The majority of the students I worked with came from less than desirable family backgrounds and many lived at or below the poverty line, so being a compassionate educator I tried to help provide services and information that these students would not have access to if they were not in my program.
One such “service” was in my secondary health class. Knowing the family histories and the kids most of my students hung out with I knew they had very little rational, reasonable and accurate information about their physical bodies, sexuality and physical relationships.Read more here
Now you must keep in mind that I taught in a self-contained social, emotional, behavioral disorder site program with middle and high school students who had been removed or expelled from their home schools. District policies on what could or couldn’t be taught were somewhat of a gray area for my program. In fact, if I wanted to teach a subject or topic contrary to district policy I could just write it into the student’s Individualized Education Plan and I had federal law on my side!
So, when planning the sex education curriculum for my kids I started thinking about what they really needed to know. After all these were not just young and impressionable minds; many of them were confused and disturbed minds. All of a sudden a brilliant idea came to me. I’d create a “Questions” box and place it outside my classroom door. The brightly colored inviting container would welcome student questions in an anonymous format. No names were required or even recommended when a question was submitted.

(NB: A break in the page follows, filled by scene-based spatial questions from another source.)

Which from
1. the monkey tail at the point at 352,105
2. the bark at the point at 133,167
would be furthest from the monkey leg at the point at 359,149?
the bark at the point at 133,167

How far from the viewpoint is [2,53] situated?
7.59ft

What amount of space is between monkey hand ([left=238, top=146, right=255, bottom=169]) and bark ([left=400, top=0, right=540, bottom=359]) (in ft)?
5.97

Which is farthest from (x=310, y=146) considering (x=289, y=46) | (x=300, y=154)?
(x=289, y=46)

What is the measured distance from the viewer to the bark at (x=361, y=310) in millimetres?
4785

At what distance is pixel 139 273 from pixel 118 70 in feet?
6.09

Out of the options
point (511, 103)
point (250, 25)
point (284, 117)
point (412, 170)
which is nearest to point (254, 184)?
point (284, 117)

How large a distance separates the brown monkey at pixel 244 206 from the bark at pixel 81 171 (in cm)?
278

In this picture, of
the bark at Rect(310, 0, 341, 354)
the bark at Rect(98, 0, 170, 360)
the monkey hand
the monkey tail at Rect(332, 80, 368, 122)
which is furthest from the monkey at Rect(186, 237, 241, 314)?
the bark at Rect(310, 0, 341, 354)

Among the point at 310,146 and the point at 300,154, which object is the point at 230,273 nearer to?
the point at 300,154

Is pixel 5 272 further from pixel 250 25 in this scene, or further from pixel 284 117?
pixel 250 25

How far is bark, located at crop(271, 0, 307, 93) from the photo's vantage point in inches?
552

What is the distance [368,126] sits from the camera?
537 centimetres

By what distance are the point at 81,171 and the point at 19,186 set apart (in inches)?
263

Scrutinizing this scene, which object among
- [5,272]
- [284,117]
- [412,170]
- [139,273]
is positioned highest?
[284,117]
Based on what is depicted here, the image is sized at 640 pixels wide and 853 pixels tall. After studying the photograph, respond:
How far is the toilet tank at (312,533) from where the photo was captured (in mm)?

On the first day of Sex Ed class (a class that my students rarely missed, unlike most other academic classes) the room was full. I held up the impeccably adorned box and announced that the locked container was for questions about physical maturity, physical relationships, dating, sex or whatever questions a student had about moving into adulthood. I let them know that they were not to put their names on their questions. I did not want to know who submitted a question so they would be free to write true questions on issues they wondered about or needed help understanding. I explained that in the last five minutes of each class period I would draw one question from the box, read it as written, then answer the question as best I could.
In the beginning, as I suspected, the questions were slow to come and very shallow so I stuffed the box with a few of my own such as, “what exactly is a French kiss?” and, “will a girl get pregnant every time if protection isn’t used?” I laid these questions on top then opened the box knowing I’d be choosing them.
It’s interesting. Once the students realized that the questions truly were anonymous and that I really would read and answer whatever question they asked, the box began to fill rapidly.
I will guarantee the students in my health classes received information that will never be presented in any other high school class. In fact my Q&A session became so popular that several faculty and even the principal sat in regularly to hear the question and answer of the day. I actually had students try to repeat the course.
While the suggestion box was a big hit I learned quite a bit more about some students then I would have ever learned in a face-to-face conversation. Having worked with most of these students for a significant amount of time I knew their handwriting, spelling and grammar so the vast majority of the time I knew who wrote a question, although I never confessed this.
I used this suggestion box for two years then rotated schedules and never taught health again. I believe the Q&A sessions were helpful and positively impacted many students’ lives, but such an activity can open kids up and you get a far deeper look into some confused and disturbed minds, which can affect your personal psyche in the end.